→ Supplied passage:
━━━━━━━━━━

May 2018 Reads
Once again another month has nearly gone by and I'm just now posting the previous month's reading list. At least this time I have the excuse of having had other things to blog about.
Nonfiction
Last month's nonfiction selections included two books by Caitlin Shetterly: Modified and Made for you and Me. I plan to write a profile of Shetterly for Literary Mama in the near future, so I won't write too much about them here. I went to a reading of Modified last spring and it took me more than a year to pick it up and read it, because I was scared of learning more about a dread subject (genetically modified food) than I already know. Shetterly handles this difficult subject with open-mindedness, grace, and humor. Of course that doesn't make what we're doing to our food systems any less terrifying. The other book is a memoir about the year she and her husband moved from Maine to California to make a go as freelance writer and photographer and were hit by pregnancy (with violent symptoms) and the recession, along with a lot of other sometimes hilarious, sometimes sad, often scary and weird events. It's funny, while I was reading I was thinking, "Recession? When was that?" Not because we're so wealthy we don't notice the financial ups and downs that affect the little people, but because where we live is so perennially depressed that blips in the worldwide economy hardly make a difference.

━━━━━━━━━━

→ Information given:
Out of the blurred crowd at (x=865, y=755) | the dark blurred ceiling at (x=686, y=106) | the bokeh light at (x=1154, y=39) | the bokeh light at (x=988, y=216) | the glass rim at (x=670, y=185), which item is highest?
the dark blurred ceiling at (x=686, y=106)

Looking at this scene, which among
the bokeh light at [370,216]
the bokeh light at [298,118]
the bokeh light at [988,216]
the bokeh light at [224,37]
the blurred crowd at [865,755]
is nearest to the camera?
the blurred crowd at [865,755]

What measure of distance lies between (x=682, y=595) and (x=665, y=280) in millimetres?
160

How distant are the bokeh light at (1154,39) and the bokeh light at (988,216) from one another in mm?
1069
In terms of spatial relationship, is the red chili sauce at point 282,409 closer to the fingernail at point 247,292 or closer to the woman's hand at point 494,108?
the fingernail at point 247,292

━━━━━━━━━━

→ Goal of the exercise: Could you continue the May 2018 reading-list blog post, picking up right after its last sentence?

→ Answer to the exercise:
My other nonfiction book for June was Wind in Rock by Ann Zwinger. I've had it on my shelf for a very, very long time, but finally got around to reading it because it's on the list for my Naturalists' Book Club for our next meeting. I really love Zwinger's writing and the more I read the more I love. It can be a little slow, and there's little drama, but her quiet observations of the natural world (and occasional dips into the author's personal world), with an artist's eye, are soothing and insightful and lovely. This one is about five canyons that feed into the San Juan River, on the Colorado Plateau, one of my favorite places. The book gave me a little imaginary vacation there (and inspiration to go and travel more).
Fiction
Okay, I admit it. I'm obsessed—with hunting down and reading Barbara Michaels/Elizabeth Peters books. I've been to something like seventeen used bookstores and library book sales in more than a dozen towns around Maine. It's kind of fun to keep an eye out for little hole-in-the-wall bookstores when I'm traveling around for other purposes, and it's nice to have a mission when in these places, because they can be kind of overwhelming (and it stops me buying large stacks of books I don't need). Last month I read numerous finds: The Seventh Sinner by Elizabeth Peters and Someone in the House, Search the Shadows, The Dark on the Other Side, and The Dancing Floor, all by Barbara Michaels. (Of course you know by now that Peters and Michaels are the same person. As Barbara Mertz wrote in her bio: "The ostensible reason for using pseudonyms is that readers need to distinguish the various types of books written by a single author; Mertz writes nonfiction on archaeology, Michaels writes thrillers, many with a supernatural element, and Peters focuses on mystery suspense. I find the various names a horrible nuisance, but apparently readers do see a difference between the productions of these personae.")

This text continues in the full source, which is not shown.